Variable Purpose Default
RAVEN_API_KEY API authentication key (server) — (no auth)
RAVEN_DB Default database path ./raven.db
RAVEN_MODEL Default embedding model nomic-embed-text
RAVEN_HOST Server bind address 127.0.0.1
RAVEN_PORT Server port 8484
RAVEN_EMBED_BACKEND Embedding backend (ollama, openai, vllm, litellm, http, onnx) ollama
RAVEN_EMBED_URL Custom embedding service URL
RAVEN_CORS_ORIGINS Allowed CORS origins (comma-separated) *
RAVEN_RATE_LIMIT Rate limit per second 100
RAVEN_REQUEST_TIMEOUT Request timeout in seconds 60
RAVEN_MAX_QUERY_LENGTH Max query string length 10000
RAVEN_LOG_FORMAT Log output format (text or json) text

Precedence

CLI flags > Environment variables > Config file > Defaults

Embedding Backends

Ollama (default)

Local inference via Ollama. Requires Ollama to be running with a pulled model.

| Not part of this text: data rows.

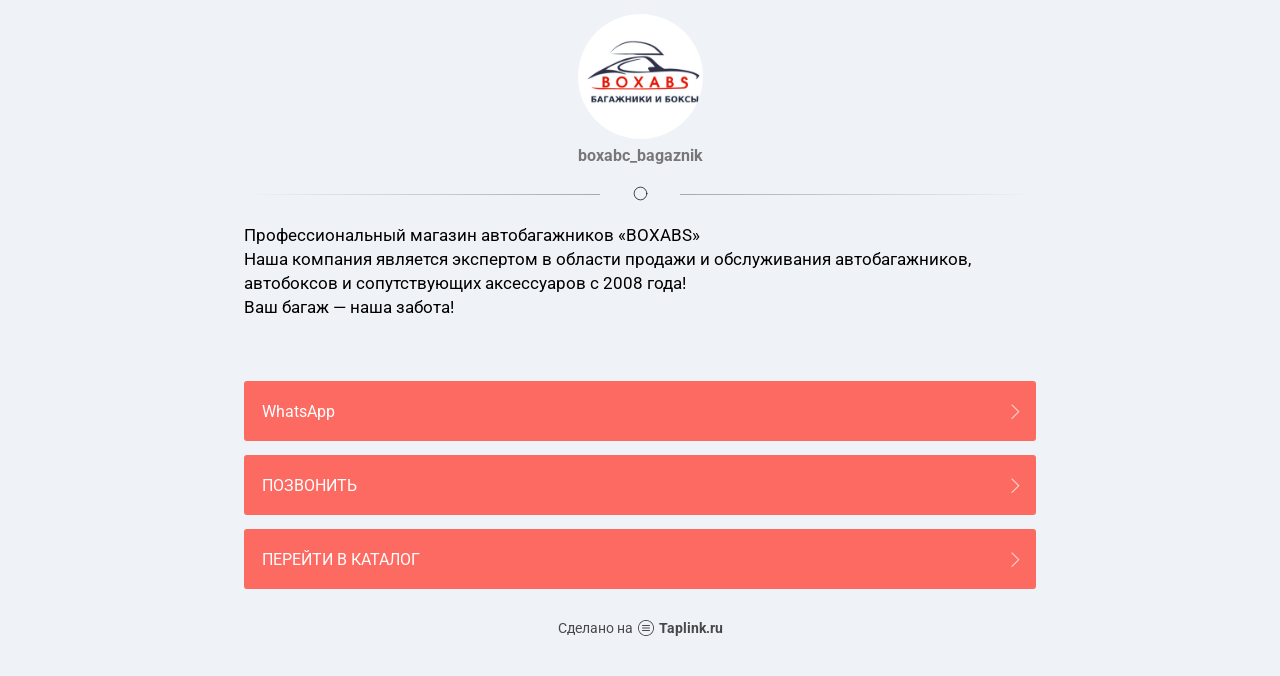

--- FILE ---
content_type: text/html; charset=utf-8
request_url: https://taplink.cc/boxabc_bagaznik
body_size: 1593
content:
<!DOCTYPE html> <html prefix="og: http://ogp.me/ns#" lang="ru" data-format-date="d.m.Y" data-format-datetime="d.m.Y H:i"> <head> <title>Boxabc_bagaznik at Taplink</title>    <meta name=viewport content="width=device-width, user-scalable=no, initial-scale=1, maximum-scale=1, shrink-to-fit=no"/> <meta name=HandheldFriendly content=true> <meta http-equiv=Content-Type content='text/html; charset=utf-8'>     <link type='text/css' rel=stylesheet href='//us.x.taplink.st/s/css/frontend.css?1.2.10001'>      <link rel=icon href="https://taplink.st/a/d/d/d/7/2b02c2.png?51">  <link rel=apple-touch-icon sizes=300x300 href="https://taplink.st/a/d/d/d/7/2b02c2.png?51"/>  <link rel=canonical href="https://taplink.cc/boxabc_bagaznik"/> <meta name=format-detection content="telephone=no"/> <meta name=referrer content=always> <link rel=image_src href="https://taplink.st/a/d/d/d/7/2b02c2.png?51"/> <meta property="og:image" content="https://taplink.st/a/d/d/d/7/2b02c2.png?51"> <meta property="og:type" content=website /> <meta property="og:title" content="Boxabc_bagaznik at Taplink"/>  <meta property="og:url" content="https://taplink.cc/boxabc_bagaznik"/> <meta property="og:site_name" content="Taplink"/> <link rel="manifest" href="/f5c0b2cb2818754.webmanifest"> </head> <body> <div class="main base-theme main-theme">    <style> html {min-height: 100%}</style> <script>
	window.account = {"account_id":3080078,"language_id":1,"language_code":"ru","language_code_account":"ru","main_page_id":3343329,"profile_id":2818754,"is_hidelink":false,"is_plus":0,"is_trial":0,"is_full_trial":0,"tariff_current":"basic","utc_timezone":3,"currency_id":1,"plan_until":null,"nickname":"boxabc_bagaznik","has_nickname":1,"profile_link":"https://taplink.cc/boxabc_bagaznik","theme":{"link":{"bg":"#fd6a62","align":"left"},"bg":{"color2":null,"picture":null}},"menu":null,"menu_items":null,"addons":{"codes":[{"cb":"yandexMetrikaInit","cookie":"analytics","data":{"id":44929738,"simple":true}},{"html":"<script src=\"//code.jivosite.com/widget/oyEW2kF3c6\" async><\/script>","cookie":"functional"}]},"locales":{"pages":"ru"},"avatar":{"path":"d/d/d/7/","title":"","bio":"","a":"125:png?51","is_hide_text":0},"currency":{"title":"₽","code":"RUB","format":"%p %c","precision":2},"products":[],"username":"boxabc_bagaznik","current_page_id":3343329,"widgets":[],"custom_domain":false,"domain":"taplink.ru","client":{"country":"us","timestamp":1769340107},"locale":{"formats":{"date":"d.m.Y"},"current":"ru","direction":"ltr"},"number":{"decimal":".","thousands":" ","precision":2},"weight":{"decimal":".","thousands":" ","precision":3},"ts":"68d9ff65","html":""};
	window.data = {"page_id":3343329,"fields":[{"section":null,"items":[{"block_id":20777822,"options":[],"block_type_id":8,"block_type_name":"avatar","addon_target":null},{"block_id":20779645,"options":{"icon":1,"fullwidth":true,"fading":true},"block_type_id":5,"block_type_name":"break","addon_target":null},{"block_id":20952273,"options":{"text":"Профессиональный магазин автобагажников \"BOXABS\"\nНаша компания является экспертом в области продажи и обслуживания автобагажников, автобоксов и сопутствующих аксессуаров с 2008 года!\n                                    Ваш багаж - наша забота!\n\n\n","text_size":"md","text_align":"left","color":"","font":""},"block_type_id":1,"block_type_name":"text","addon_target":null},{"block_id":20952360,"options":{"title":"WhatsApp","value":"https://api.whatsapp.com/send?phone=79776801634"},"block_type_id":2,"block_type_name":"link","addon_target":["form","link"],"stat":"5af7f7"},{"block_id":20952440,"options":{"title":"ПОЗВОНИТЬ","type":"phone","value":"+79776801634"},"block_type_id":2,"block_type_name":"link","addon_target":["form","link"],"stat":"de2bb2"},{"block_id":20952462,"options":{"title":"ПЕРЕЙТИ В КАТАЛОГ","value":"https://boxabs.ru/"},"block_type_id":2,"block_type_name":"link","addon_target":["form","link"],"stat":"3b2318"}]}],"options":[]};
</script> <script type='text/javascript' src='//us.x.taplink.st/s/js/frontend.js?1.2.10001'></script> <div class="page vue"> <router-view></router-view> </div> </div> </body> </html>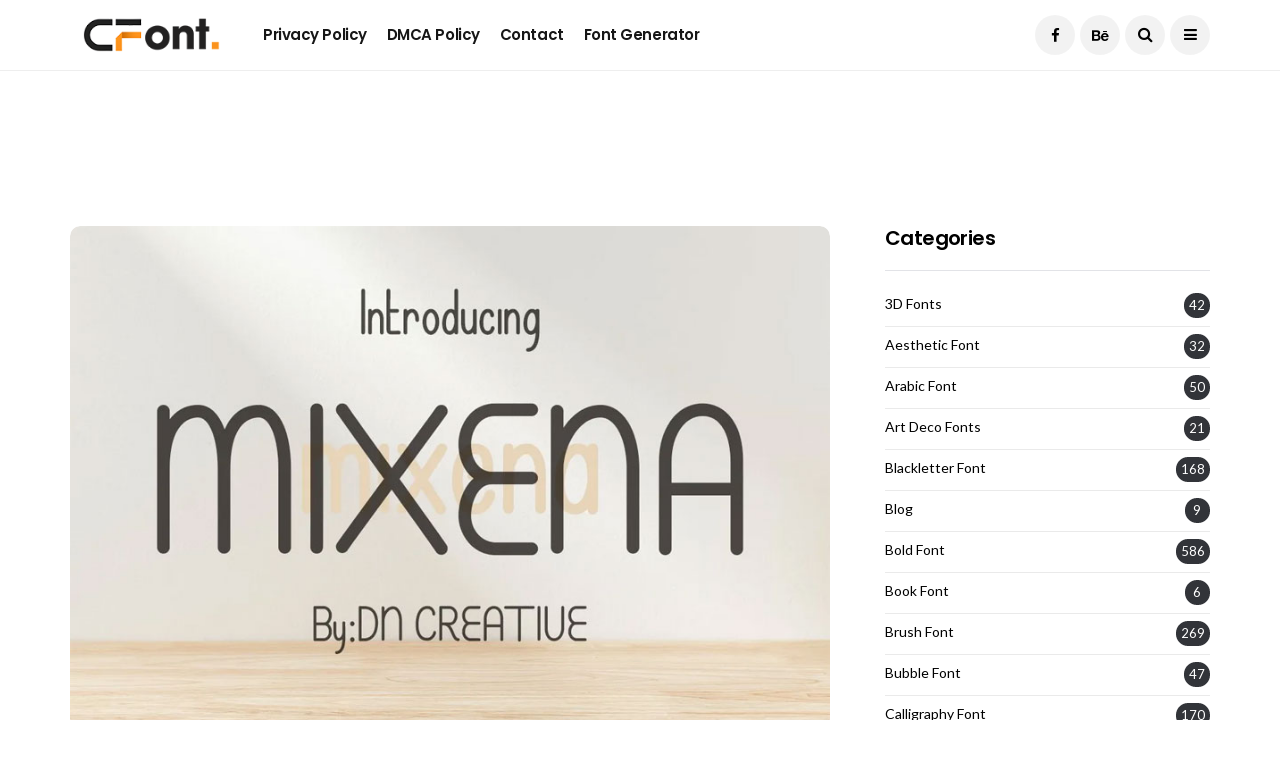

--- FILE ---
content_type: text/html; charset=utf-8
request_url: https://www.google.com/recaptcha/api2/aframe
body_size: 249
content:
<!DOCTYPE HTML><html><head><meta http-equiv="content-type" content="text/html; charset=UTF-8"></head><body><script nonce="4ZSotLd7MXbmavQ9KngZ-Q">/** Anti-fraud and anti-abuse applications only. See google.com/recaptcha */ try{var clients={'sodar':'https://pagead2.googlesyndication.com/pagead/sodar?'};window.addEventListener("message",function(a){try{if(a.source===window.parent){var b=JSON.parse(a.data);var c=clients[b['id']];if(c){var d=document.createElement('img');d.src=c+b['params']+'&rc='+(localStorage.getItem("rc::a")?sessionStorage.getItem("rc::b"):"");window.document.body.appendChild(d);sessionStorage.setItem("rc::e",parseInt(sessionStorage.getItem("rc::e")||0)+1);localStorage.setItem("rc::h",'1768496009661');}}}catch(b){}});window.parent.postMessage("_grecaptcha_ready", "*");}catch(b){}</script></body></html>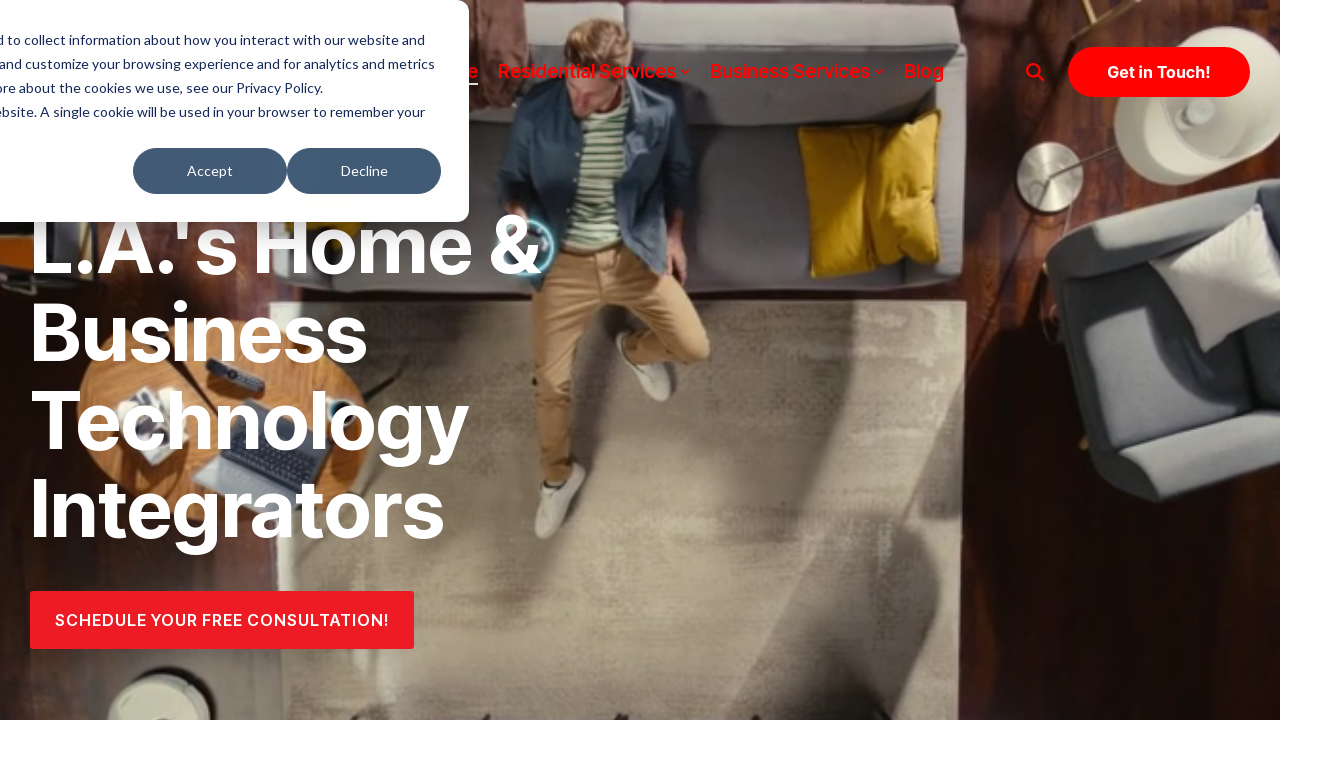

--- FILE ---
content_type: application/javascript
request_url: https://www.smartconnectla.com/hubfs/hub_generated/template_assets/1/230207396600/1768431271440/template_child.min.js
body_size: -470
content:

//# sourceURL=https://48056423.fs1.hubspotusercontent-na2.net/hubfs/48056423/hub_generated/template_assets/1/230207396600/1768431271440/template_child.js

OLLAMA_NO_CLOUD=1 ollama serve

Recommended models: - nomic-embed-text (768 dimensions, fast, good quality) - mxbai-embed-large (1024 dimensions, higher quality)

OpenAI

Uses the OpenAI embeddings API. Requires OPENAI_API_KEY environment variable.

ravenrag index ./docs --backend openai --model text-embedding-3-small

vLLM

Uses a vLLM server with OpenAI-compatible API (default: http://localhost:8000/v1).

ravenrag index ./docs --backend vllm --model nomic-embed-text --url http://localhost:8000/v1

LiteLLM

Uses LiteLLM proxy (default: http://localhost:4000/v1). Supports 100+ model providers through a single interface.

ravenrag index ./docs --backend litellm --model nomic-embed-text --url http://localhost:4000/v1

Database

RavenRustRAG uses SQLite as its vector store with these optimizations enabled by default:

  • WAL mode for concurrent read access
  • mmap (256 MB) for zero-copy reads
  • 64 MB page cache
  • 5 second busy timeout for write contention

The database file is portable and can be copied between machines with the same architecture.